§ **Your objective**:
All of the data is to be written out again exactly, without the pictures.

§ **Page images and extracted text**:
━━━━━━

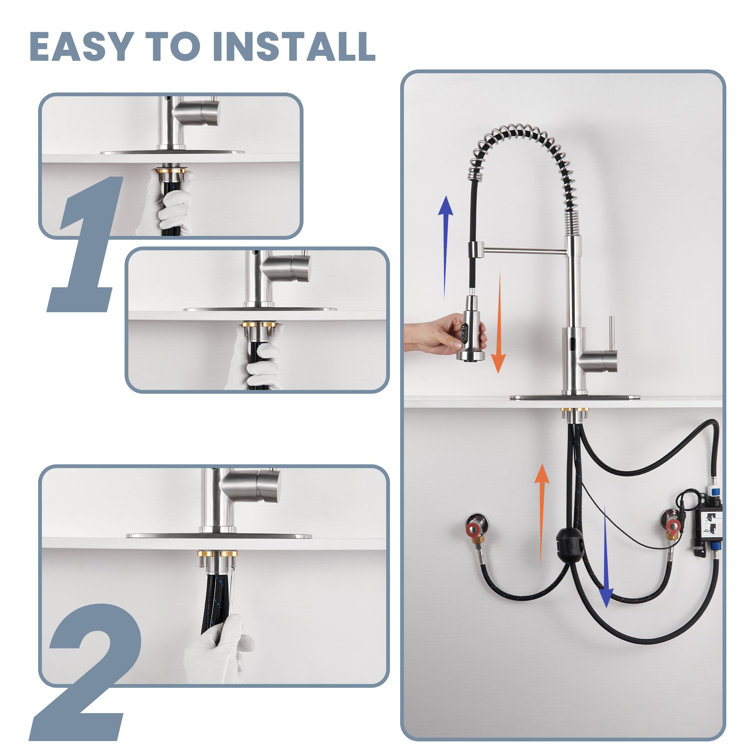 EASY TO INSTALL

1

2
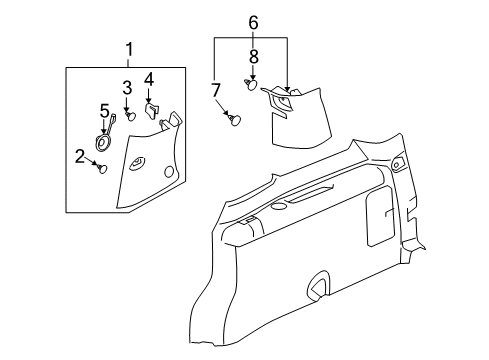 1
3
4
5
2
6
8
7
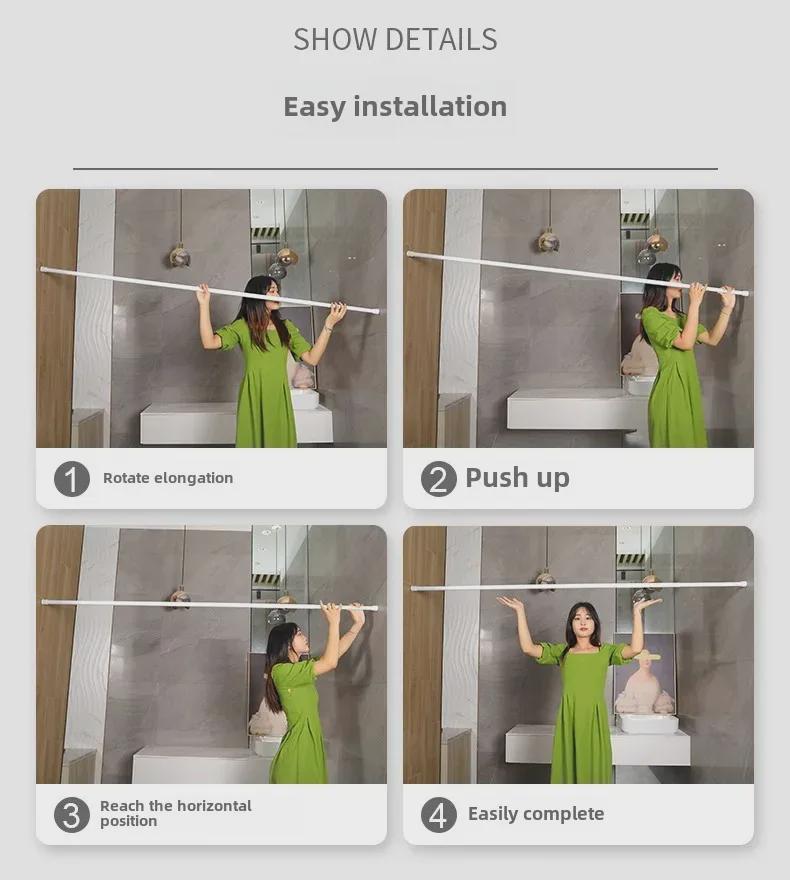 SHOW DETAILS

Easy installation

1 Rotate elongation

2 Push up

3 Reach the horizontal position

4 Easily complete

━━━━━━

§ **Result below**:
 EASY TO INSTALL

1

2
 1
3
4
5
2
6
8
7
 SHOW DETAILS

Easy installation

1 Rotate elongation

2 Push up

3 Reach the horizontal position

4 Easily complete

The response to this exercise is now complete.